**TAREFA 1:**
Liste o nome completo de cada pessoa citada no trecho sobre a roda de conversa.
**TAREFA 2:**
Prossiga com o trecho sobre a roda de conversa a partir da última frase apresentada.

═══ TRECHO FORNECIDO ═══

Moderada por Lígia Pinto Sica, uma das líderes do Comitê de Políticas Públicas, a roda contou com a participação da advogada, feminista, abolicionista, diretora técnica da Ouvidoria Geral do Estado e diretora do Conselho de Transparência da Administração Pública, Eunice Aparecida de Jesus Prudente; da líder de Diversidade e Inclusão para a América Latina na Oracle, Daniela Botaro, que também é integrante do Comitê de Políticas Públicas; e da advogada e especialista em tecnologia, reconhecida em 2017 pela revista Forbes como uma das maiores influenciadoras mundiais abaixo dos 30 anos, Lisiane Lemos, também integrante do Comitê de Igualdade Racial.

Eunice, que falou sobre “Políticas de Ação Afirmativa e Racismo estrutural”, foi buscar no Brasil Colônia e escravagista as origens do liberalismo à brasileira praticado no País, que nos tornou uma sociedade que discrimina negros e mulheres.

Eunice Prudente e Lígia Sica – Foto: Divulgação

“Estamos na América do Sul, uma região do mundo que não conheceu a revolução de ideias. O que temos é uma cultura patriarcal muito atrasada, ainda do século 18, aqueles tempos do catolicismo de Inquisição. Na atualidade, não importa se os brasileiros são católicos ou evangélicos, a cultura é aquela que distribui papeis sociais sem reconhecer o valor da mulher. Estamos sem voz nesta sociedade”, comentou sobre a discriminação às mulheres.

Eunice lembrou que o Brasil quase entrou no século 20 com escravidão, quando todos os pensadores já haviam discutido à exaustão a respeito dos atributos e da natureza do ser humano. “Foi realidade desse Brasil, por séculos, que as famílias adquiriam crias de escravos para formarem o patrimônio de seus filhos, que brincavam com as crianças negras já em posição superior. Quem ficou prejudicado foi toda a população brasileira, pois banalizou-se entre nós a violência, a discriminação”, denunciou.

Eunice destacou ainda o absurdo de um país de dimensões continentais ter milhões de famílias com fome e sem terra. “Aqui não há ricos e pobres. Há muito muito ricos e extremamente pobres. Os negros estão exatamente nesta base da pirâmide socioeconômica. Então, atentem aí para esse racismo estrutural, em que a violência foi banalizada. O lugar do negro, o lugar da mulher são os papeis sociais distribuídos no século 19 ainda hoje presentes entre nós. Isso é um absurdo!”, disse.

Para ela, é preciso desconstruir o patriarcalismo, que é racista. E isso começa pela educação. “As crianças já podem tomar consciência de que não somos idênticos, mas devemos ser tratados como iguais. Não podemos ficar escondendo nada das crianças. É preciso conversar muito com elas, na linguagem delas. Também precisamos ser seres politizados. As diferenças precisam ser conhecidas, entendidas, respeitadas. A desigualdade social deve ser enfrentada”, defendeu.

═══ LINHAS FORNECIDAS ═══

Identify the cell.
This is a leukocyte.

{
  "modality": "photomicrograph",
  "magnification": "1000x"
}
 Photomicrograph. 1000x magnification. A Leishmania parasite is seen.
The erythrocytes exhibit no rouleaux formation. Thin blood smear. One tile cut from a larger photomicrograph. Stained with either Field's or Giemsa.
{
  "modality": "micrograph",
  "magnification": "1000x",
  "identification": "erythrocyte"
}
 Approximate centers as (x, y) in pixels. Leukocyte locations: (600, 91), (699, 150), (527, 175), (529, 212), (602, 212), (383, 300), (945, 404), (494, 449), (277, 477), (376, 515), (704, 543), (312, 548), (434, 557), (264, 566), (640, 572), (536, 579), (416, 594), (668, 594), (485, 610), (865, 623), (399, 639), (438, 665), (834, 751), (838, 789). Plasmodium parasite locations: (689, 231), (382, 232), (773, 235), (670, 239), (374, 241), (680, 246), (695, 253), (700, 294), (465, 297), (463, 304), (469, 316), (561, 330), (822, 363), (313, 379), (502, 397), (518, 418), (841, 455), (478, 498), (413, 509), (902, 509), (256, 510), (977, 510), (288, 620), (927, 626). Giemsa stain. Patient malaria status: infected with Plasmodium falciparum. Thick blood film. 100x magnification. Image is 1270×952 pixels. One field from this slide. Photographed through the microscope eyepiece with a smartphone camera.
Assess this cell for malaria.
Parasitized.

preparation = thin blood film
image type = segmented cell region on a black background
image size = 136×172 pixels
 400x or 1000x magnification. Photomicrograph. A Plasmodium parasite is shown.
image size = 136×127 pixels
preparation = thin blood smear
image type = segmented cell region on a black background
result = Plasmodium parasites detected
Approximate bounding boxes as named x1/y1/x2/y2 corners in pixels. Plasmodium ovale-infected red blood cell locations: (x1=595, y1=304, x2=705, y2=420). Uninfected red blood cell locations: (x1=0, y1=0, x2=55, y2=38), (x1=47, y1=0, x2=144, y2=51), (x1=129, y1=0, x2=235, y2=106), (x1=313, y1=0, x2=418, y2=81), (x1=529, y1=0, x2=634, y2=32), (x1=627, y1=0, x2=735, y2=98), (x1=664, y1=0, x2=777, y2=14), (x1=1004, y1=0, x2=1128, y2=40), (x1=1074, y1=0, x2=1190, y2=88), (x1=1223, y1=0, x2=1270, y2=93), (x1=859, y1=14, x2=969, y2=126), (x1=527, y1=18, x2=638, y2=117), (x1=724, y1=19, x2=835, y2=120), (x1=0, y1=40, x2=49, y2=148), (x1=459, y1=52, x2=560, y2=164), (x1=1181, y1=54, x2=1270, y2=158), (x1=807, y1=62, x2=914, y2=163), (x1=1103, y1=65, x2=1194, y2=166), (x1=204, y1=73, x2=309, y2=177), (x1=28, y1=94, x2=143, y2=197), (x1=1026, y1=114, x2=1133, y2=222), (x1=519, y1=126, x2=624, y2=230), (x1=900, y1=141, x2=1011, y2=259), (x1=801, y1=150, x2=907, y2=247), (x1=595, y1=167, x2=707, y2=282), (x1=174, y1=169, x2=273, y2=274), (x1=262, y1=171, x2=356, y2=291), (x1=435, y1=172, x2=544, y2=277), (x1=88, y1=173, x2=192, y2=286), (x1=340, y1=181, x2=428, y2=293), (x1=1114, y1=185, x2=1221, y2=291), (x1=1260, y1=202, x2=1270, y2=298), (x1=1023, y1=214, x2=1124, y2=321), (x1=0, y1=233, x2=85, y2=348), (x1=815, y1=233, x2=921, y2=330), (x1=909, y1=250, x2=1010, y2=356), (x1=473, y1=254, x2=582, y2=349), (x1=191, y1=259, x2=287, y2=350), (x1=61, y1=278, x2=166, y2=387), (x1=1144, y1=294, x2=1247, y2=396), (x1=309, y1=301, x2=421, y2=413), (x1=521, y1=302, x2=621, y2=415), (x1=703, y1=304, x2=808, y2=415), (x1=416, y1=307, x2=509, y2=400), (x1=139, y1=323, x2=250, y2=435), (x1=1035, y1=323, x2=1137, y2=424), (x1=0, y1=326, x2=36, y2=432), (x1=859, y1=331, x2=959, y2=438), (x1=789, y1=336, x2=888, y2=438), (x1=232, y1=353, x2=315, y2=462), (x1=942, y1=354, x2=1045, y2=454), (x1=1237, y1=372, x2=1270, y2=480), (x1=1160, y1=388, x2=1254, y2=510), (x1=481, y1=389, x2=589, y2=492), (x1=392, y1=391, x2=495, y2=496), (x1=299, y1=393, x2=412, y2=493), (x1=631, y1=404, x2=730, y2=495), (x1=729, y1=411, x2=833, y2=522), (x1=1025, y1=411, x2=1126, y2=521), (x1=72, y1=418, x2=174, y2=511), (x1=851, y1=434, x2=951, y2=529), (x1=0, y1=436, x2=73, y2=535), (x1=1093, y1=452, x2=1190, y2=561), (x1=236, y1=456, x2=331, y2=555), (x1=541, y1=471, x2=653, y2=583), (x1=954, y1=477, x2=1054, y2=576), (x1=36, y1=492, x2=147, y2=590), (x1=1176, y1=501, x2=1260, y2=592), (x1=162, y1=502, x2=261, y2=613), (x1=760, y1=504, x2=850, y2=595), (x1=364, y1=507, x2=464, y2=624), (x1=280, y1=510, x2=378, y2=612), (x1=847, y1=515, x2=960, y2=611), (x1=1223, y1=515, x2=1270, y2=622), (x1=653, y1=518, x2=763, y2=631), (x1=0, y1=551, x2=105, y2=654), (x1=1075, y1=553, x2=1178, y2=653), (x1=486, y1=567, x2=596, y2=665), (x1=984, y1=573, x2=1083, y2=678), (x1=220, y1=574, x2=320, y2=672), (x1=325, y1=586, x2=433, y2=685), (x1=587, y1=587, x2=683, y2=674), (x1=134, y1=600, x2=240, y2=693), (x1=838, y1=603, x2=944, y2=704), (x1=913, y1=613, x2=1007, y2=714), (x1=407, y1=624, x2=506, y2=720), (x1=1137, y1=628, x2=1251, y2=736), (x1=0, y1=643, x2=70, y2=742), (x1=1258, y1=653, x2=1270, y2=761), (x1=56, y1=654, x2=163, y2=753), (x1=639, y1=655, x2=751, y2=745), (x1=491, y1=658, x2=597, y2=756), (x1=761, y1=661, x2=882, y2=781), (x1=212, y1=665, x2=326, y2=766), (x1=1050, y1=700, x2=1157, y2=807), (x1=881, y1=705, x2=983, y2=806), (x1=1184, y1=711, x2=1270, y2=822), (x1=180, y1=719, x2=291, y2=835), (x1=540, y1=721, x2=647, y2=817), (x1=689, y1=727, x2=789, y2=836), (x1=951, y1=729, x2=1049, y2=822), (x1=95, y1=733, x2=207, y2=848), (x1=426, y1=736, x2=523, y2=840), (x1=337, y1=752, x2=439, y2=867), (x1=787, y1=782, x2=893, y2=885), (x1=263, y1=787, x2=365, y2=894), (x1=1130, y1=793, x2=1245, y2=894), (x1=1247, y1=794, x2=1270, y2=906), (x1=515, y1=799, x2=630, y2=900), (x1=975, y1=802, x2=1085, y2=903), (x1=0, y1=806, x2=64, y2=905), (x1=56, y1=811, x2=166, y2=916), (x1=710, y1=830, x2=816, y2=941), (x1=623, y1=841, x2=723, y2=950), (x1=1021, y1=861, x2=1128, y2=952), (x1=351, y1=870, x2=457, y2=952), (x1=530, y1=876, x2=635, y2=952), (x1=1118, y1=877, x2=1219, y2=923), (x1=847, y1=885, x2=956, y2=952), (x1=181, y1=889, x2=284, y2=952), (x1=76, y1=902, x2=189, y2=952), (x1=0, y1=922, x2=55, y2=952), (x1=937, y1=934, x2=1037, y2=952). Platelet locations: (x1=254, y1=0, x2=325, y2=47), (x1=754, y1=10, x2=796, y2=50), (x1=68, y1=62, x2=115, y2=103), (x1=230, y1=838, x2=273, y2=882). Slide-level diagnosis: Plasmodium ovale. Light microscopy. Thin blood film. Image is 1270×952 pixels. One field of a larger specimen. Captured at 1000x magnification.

═══

**RESULTADO FINAL 1:**
Lígia Pinto Sica
Eunice Aparecida de Jesus Prudente
Daniela Botaro
Lisiane Lemos

**RESULTADO FINAL 2:**
Foto: Divulgação

A gestora também citou a criminalização do racismo como uma arma contra a discriminação, mas alertou que é preciso ver como o sistema jurídico a cumpre. “Precisamos desenvolver um sistema jurídico que proteja a pessoa. Criminalizou-se a discriminação racial. Há necessidade, agora, de políticas de inclusão, como cotas étnicas não só em escolas, mas no mercado de trabalho”, concluiu.

Tecnologia racista?

Em sua fala, Daniela Botaro falou sobre duas soluções tecnológicas no mercado: uma que combate vieses inconscientes (veja neste link matéria sobre viés inconsciente) e outra que pode representar um perigo.

A positiva foi uma startup brasileira acelerada pela Oracle – empresa de Daniela: a Jobcam, acelerada pela Oracle, que é uma plataforma online na qual candidatos a vagas no mercado de trabalho gravam videocurrículos para participarem de seleções. O sistema faz a captação dos vídeos, os transcreve e transfere suas informações para o ranking dos perfis mais aderentes. Ao assisti-los, o recrutador vê uma tela esfumaçada e só ouve a voz do candidato. Caso ele goste de um profissional, aí sim pode clicar em “aprovado” e a tela vira, para ele conhecer seu rosto. “A gente pretende, com isso, eliminar a maior parte dos vieses inconscientes. A gente faz com que o candidato seja visto além de um pedaço de papel”, disse a criadora da Jobcam em vídeo apresentado por Daniela.

A segunda experiência relatada por Daniela foi um trecho de palestra de uma norte-americana demonstrando como os sistemas de reconhecimento facial em desenvolvimento atualmente no mercado só têm utilizado pessoas brancas para a calibragem dos algoritmos de inteligência artificial. Significa, por exemplo, que um carro que dirige sozinho, utilizando inteligência artificial, tem mais chance de atropelar uma pessoa negra, porque pode não reconhecê-la como um ser humano. “Estamos ensinando as máquinas a serem machistas e homofóbicas. Como fazer com que isso não se espalhe?”, foi o questionamento que Daniela deixou no ar.

Lisiane Lemos e Daniela Botaro – Foto: Divulgação

Ações afirmativas

Por último, a advogada e especialista em tecnologia Lisiane Lemos falou sobre as ações afirmativas que cada um pode realizar, no ambiente corporativo, para combater a discriminação. “O primeiro passo é que as pessoas negras deem espaço para as brancas falarem sobre racismo”, disse.

O segundo ponto, relatou, é dar mais importância à representatividade e ao protagonismo das pessoas negras, o que implica destacar a autoria de negros em trabalhos relevantes. “Quando vejo projetos liderados por negros, a autoria é do coletivo. Isso tem que parar. As conquistas vão nos ajudar muito a galgar espaços”, comentou Lisiane.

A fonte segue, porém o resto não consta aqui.